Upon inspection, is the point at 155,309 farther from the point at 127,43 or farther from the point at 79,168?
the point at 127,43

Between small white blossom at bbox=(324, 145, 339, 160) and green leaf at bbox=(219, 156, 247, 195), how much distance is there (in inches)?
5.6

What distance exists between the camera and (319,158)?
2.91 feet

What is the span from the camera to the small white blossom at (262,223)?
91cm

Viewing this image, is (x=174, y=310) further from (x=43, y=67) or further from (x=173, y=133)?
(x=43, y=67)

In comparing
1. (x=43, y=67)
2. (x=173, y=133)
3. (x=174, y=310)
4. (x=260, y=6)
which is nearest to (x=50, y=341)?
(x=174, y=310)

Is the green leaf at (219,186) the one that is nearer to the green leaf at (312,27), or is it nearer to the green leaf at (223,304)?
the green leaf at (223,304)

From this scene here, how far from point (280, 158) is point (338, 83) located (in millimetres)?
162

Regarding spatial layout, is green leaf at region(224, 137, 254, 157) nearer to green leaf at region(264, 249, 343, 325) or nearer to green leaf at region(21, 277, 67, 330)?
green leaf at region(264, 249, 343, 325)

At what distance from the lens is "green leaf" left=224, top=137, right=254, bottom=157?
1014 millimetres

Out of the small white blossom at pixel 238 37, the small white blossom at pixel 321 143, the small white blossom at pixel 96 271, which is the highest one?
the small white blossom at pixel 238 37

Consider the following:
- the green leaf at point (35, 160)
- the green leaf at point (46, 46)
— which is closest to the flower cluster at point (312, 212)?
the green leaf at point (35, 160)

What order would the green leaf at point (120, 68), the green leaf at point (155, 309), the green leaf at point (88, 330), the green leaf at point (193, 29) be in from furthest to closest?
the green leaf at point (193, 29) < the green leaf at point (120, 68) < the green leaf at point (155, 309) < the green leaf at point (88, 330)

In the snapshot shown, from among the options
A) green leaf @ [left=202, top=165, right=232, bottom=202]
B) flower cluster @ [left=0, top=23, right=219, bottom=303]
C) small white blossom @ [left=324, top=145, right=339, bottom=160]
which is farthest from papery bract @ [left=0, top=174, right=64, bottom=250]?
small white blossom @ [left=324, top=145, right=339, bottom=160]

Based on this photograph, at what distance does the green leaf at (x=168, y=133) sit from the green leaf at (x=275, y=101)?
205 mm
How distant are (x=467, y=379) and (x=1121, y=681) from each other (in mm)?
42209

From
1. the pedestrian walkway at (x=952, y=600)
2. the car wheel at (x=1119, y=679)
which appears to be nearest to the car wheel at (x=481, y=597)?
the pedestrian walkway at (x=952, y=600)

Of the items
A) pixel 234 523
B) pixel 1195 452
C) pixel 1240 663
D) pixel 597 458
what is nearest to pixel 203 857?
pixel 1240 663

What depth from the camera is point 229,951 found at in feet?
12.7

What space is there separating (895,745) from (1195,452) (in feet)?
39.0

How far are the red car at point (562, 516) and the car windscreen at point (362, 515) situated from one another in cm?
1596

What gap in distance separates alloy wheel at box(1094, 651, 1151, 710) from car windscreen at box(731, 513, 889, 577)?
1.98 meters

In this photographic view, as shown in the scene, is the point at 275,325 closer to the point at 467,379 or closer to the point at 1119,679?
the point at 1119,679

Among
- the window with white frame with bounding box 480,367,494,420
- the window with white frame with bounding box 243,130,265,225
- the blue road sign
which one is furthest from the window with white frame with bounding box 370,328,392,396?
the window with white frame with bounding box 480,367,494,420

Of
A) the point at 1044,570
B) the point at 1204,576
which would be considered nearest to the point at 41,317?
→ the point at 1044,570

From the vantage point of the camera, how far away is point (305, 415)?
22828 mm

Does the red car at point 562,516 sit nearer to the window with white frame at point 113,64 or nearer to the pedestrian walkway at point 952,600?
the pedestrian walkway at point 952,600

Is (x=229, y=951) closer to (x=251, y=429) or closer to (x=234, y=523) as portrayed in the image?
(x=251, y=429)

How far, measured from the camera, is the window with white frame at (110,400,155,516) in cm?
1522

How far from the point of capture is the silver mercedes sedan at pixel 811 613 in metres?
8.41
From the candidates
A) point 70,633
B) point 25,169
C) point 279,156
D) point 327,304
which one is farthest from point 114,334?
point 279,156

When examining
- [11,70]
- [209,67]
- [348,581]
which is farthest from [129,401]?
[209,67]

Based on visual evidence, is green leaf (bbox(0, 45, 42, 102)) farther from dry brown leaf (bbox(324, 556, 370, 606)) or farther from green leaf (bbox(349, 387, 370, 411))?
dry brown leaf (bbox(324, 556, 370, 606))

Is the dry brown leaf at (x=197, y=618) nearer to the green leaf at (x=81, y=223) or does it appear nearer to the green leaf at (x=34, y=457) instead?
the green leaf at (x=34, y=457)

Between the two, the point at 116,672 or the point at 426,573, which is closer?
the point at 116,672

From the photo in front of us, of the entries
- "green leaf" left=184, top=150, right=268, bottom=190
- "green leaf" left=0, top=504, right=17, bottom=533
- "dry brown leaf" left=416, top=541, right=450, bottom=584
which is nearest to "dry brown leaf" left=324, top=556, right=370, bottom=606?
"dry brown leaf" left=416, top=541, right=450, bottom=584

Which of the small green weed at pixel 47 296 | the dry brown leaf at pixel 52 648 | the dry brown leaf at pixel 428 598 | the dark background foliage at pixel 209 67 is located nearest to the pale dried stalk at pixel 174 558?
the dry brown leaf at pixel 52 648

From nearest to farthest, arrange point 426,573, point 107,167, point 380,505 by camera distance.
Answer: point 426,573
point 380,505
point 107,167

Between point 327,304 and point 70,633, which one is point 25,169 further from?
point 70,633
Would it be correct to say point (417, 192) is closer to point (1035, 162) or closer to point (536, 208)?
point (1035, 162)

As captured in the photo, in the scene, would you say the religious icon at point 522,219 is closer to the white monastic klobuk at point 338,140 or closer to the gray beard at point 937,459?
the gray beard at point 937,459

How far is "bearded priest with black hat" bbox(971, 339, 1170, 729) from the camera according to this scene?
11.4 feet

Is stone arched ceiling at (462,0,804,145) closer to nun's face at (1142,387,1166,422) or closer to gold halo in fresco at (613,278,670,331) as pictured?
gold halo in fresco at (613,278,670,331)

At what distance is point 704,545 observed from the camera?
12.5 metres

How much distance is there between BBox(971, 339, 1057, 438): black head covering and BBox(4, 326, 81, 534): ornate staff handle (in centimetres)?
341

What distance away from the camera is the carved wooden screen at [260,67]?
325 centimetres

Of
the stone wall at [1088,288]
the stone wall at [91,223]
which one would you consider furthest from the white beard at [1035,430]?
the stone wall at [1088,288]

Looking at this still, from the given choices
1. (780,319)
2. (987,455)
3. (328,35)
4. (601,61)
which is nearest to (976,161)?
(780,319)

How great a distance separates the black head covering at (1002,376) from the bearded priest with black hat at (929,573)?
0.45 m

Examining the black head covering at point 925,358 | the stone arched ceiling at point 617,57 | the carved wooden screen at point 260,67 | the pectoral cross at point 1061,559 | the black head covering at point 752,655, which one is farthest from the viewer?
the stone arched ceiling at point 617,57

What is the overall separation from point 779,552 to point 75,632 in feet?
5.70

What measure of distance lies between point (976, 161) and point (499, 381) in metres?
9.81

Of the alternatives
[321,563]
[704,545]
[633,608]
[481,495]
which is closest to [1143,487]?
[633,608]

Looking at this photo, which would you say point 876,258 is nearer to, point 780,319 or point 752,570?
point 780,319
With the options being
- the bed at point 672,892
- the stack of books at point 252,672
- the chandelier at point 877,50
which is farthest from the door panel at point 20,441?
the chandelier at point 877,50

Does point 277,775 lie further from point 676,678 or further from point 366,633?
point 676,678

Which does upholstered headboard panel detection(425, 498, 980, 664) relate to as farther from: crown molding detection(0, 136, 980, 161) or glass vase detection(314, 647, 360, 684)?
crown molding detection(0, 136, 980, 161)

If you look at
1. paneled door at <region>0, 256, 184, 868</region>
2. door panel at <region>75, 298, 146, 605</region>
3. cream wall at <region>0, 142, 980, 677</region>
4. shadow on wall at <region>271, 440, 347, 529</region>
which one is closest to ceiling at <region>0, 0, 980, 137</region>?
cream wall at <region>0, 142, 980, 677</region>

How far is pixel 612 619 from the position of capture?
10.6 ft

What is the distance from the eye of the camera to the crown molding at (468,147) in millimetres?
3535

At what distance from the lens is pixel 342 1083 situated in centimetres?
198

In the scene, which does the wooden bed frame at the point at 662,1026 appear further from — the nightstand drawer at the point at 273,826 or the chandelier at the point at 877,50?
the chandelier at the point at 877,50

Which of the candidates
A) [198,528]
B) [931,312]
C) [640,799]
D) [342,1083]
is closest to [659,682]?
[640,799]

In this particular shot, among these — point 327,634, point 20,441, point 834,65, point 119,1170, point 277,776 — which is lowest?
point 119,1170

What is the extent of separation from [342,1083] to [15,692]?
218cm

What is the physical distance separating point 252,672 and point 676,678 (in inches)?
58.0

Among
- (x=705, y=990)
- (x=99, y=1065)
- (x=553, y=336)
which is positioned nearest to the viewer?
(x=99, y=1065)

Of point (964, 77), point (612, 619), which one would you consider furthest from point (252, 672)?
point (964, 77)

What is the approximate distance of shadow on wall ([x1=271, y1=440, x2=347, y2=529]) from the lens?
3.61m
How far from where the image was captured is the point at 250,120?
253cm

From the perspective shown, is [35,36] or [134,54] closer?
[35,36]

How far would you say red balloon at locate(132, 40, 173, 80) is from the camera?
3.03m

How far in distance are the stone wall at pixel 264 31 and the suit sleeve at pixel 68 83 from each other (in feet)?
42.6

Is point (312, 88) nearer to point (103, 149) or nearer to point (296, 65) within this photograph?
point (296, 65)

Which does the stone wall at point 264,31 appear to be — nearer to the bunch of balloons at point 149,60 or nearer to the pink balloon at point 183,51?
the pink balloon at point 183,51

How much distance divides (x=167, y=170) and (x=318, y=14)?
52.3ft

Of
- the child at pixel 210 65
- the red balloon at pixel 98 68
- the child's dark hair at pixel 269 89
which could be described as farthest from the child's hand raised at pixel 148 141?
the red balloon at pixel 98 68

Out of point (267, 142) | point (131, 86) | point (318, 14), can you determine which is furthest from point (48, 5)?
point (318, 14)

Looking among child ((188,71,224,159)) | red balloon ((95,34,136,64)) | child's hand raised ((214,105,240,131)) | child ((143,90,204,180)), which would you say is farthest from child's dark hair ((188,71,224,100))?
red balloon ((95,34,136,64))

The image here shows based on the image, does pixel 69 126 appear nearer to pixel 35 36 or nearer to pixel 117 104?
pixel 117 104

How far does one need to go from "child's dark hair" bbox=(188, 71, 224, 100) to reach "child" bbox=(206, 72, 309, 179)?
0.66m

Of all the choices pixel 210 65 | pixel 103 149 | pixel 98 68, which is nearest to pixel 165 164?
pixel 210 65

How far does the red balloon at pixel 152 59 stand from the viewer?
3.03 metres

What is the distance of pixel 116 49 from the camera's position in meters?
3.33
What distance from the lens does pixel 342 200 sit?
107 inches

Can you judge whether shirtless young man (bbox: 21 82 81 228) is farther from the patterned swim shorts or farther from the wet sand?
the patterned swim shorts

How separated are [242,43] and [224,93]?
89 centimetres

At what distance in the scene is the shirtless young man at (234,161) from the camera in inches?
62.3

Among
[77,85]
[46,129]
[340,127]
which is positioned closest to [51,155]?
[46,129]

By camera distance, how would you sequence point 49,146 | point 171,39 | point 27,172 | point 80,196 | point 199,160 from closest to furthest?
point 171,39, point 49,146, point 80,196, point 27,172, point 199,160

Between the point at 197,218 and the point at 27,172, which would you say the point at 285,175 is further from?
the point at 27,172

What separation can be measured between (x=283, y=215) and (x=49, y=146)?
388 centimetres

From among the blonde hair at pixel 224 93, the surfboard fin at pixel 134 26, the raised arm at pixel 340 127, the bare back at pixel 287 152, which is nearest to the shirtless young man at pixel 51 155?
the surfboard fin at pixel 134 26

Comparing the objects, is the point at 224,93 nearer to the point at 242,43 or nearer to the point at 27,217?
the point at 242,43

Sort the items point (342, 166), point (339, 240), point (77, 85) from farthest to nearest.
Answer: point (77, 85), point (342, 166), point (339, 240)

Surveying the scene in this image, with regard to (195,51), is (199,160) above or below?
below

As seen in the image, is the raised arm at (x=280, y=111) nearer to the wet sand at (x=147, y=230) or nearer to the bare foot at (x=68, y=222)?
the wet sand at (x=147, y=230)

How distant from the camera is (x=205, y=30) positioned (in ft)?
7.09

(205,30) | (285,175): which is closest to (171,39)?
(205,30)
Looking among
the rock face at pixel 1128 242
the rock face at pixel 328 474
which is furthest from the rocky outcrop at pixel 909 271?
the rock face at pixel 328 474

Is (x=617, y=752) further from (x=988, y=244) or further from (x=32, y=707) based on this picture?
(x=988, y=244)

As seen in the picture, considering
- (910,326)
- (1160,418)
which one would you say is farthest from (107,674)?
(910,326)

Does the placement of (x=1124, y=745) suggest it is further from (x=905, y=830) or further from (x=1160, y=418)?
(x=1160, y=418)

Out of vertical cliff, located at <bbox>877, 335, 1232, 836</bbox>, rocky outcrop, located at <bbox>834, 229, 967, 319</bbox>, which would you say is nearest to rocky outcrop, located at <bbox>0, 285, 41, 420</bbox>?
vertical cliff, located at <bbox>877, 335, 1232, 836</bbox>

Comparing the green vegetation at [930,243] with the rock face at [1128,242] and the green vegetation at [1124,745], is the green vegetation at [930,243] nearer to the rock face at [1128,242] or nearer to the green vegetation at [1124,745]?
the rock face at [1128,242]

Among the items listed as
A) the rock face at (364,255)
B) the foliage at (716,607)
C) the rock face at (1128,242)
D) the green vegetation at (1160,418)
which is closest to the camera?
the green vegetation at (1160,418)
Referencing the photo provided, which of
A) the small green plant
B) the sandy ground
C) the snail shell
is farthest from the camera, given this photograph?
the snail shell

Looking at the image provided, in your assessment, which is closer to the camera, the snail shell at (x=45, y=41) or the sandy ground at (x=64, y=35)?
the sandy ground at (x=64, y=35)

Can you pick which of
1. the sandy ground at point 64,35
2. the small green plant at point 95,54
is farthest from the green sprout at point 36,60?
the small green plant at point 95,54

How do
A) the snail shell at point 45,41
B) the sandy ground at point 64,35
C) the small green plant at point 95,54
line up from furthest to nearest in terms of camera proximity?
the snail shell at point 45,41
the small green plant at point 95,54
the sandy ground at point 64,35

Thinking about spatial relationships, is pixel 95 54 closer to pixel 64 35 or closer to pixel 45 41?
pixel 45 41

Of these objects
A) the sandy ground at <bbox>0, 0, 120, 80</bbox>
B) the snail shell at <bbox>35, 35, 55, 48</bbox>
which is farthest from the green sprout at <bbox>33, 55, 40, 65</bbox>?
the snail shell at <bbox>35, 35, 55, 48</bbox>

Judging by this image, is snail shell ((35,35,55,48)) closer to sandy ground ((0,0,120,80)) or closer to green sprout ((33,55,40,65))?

Problem requirements: Write out the lines above, starting at the line that contains "Thinking about spatial" and ending with the final line, and nothing else; copy them exactly.

Reply:
Thinking about spatial relationships, is pixel 95 54 closer to pixel 64 35 or closer to pixel 45 41?
pixel 45 41

Of these objects
A) the sandy ground at <bbox>0, 0, 120, 80</bbox>
B) the snail shell at <bbox>35, 35, 55, 48</bbox>
which is farthest from the green sprout at <bbox>33, 55, 40, 65</bbox>?
the snail shell at <bbox>35, 35, 55, 48</bbox>

Judging by this image, is snail shell ((35,35,55,48)) closer to sandy ground ((0,0,120,80)) or closer to green sprout ((33,55,40,65))?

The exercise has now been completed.